The placenta is composed of various types of trophoblast cells with specialized functions [8]. Villous trophoblast (VT) cells proliferate and cover the mesenchyme and fetal vessels that form the placental villous tree. Subsequent fusion of VT generates an overlying syncytium of villous syncytiotrophoblast, which provides a large surface area for maternal-fetal nutrient and gas exchange. Extravillous trophoblast (EVT) cells arise from VT cells in trophoblast columns at the tip of villi. These cells do not proliferate, but invade the uterine spiral arteries as individual cells, remodeling the placental vasculature in order to allow sufficient placental perfusion. Failure to transform uterine arteries as a result of poor EVT invasion may cause inadequate placental perfusion, which associates with clinical manifestations such as recurrent miscarriage, fetal growth restriction and preeclampsia [9].

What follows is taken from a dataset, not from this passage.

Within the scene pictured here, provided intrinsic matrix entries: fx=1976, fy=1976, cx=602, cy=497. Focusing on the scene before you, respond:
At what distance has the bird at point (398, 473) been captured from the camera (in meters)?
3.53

The invasion of the extracellular matrix by EVTs is a complex process [10]. Matrix metalloproteinases (MMPs) are zinc-dependent endopeptidases capable of degrading a wide spectrum of components of the extracellular matrix and facilitating cell invasion [11]. MMPs, particularly MMP-2 and MMP-9 which cleave type IV collagen, the main component of basement membrane, have been described in early embryonic and placental development [12–14]. The proteolytic activities of MMPs are precisely regulated, at least in part, by tissue inhibitors of metalloproteinases (TIMPs) [15]. TIMP-1 is a secreted glycoprotein that binds to the active site of MMPs on a 1:1 stoichiometic basis with preferential binding to MMP-9 [16]. The balance between MMPs and TIMPs locally at the invasive site is highly regulated in a spatiotemporal manner to guard EVT invasion during pregnancy.
In the present study, the function of PEG10 in trophoblasts was investigated in chorionic villous explants using a small interference RNA (siRNA)-mediated knockdown approach. The molecular mechanism underlying the regulatory role of PEG10 in trophoblast invasion was further characterized in JEG-3 trophoblast cell line and primary chorionic villous cells.
Materials and Methods
Preparation of human primary first-trimester chorionic villous cells and cell culture
Collection and experimentation of human tissues in this study were conducted in strict accordance with the protocols approved by the Clinical Research Ethics Committee of China Medical University, and written informed consent was obtained from all participants. Human placentas (gestation age of around 7 weeks) from women undergoing legal termination of normal pregnancy were collected at The First Affiliated Hospital of China Medical University. The areas of chorionic villi were isolated from the placentas, and the primary culture of chorionic villous cells was prepared based on a previously described method [17]. Primary chorionic villous cells were cultured in DMEM (Gibco, Carlsbad, CA, USA) supplemented with 10% fetal bovine serum (FBS, Hyclone, Logan, UT, USA), 200 U/ml penicillin and 200 μg/ml streptomycin, and maintained at 37°C in a humidified atmosphere consisting of 5% CO2.
JEG-3 trophoblast cell line was purchased from the Cell Bank of Chinese Academy of Sciences (Shanghai, China). JEG-3 cells were cultured in DMEM supplemented with 10% FBS at 37°C in an atmosphere of 5% CO2 for no more than 20 successive passages.
Chorionic villous explant culture
Individual clumps of chorionic villi were dissected from human first trimester placentas (gestation age of around 7 weeks) under a dissection microscope, and washed with sterile PBS. In order to assess trophoblast proliferation and differentiation by immunohistochemistry, the layer of syncytriotrophoblasts was removed by incubating the chorionic villi in 0.125% trypsin for 5 min at 37°C based on a previously described method [18]. The tissues were recovered in FBS-free DMEM at 37°C for 2 h, and then infected with lentiviruses harboring PEG10 siRNA or the control sequences. Twenty-four h after lentiviral infection, the tissues were laid on phenol red-free Matrigel (BD Biosciences, San Jose, CA, USA) in a Transwell upper chamber and cultured in virus-free DMEM containing 10% FBS, 200 U/ml penicillin and 200 μg/ml streptomycin in a 5% CO2 incubator at 37°C. For the ELISA assay on TIMP-1 secretion by the explants, the dissected chorionic villous fragments did not undergo syncytial denudation, but were directly subjected to lentiviral infection and in vitro culture as described above.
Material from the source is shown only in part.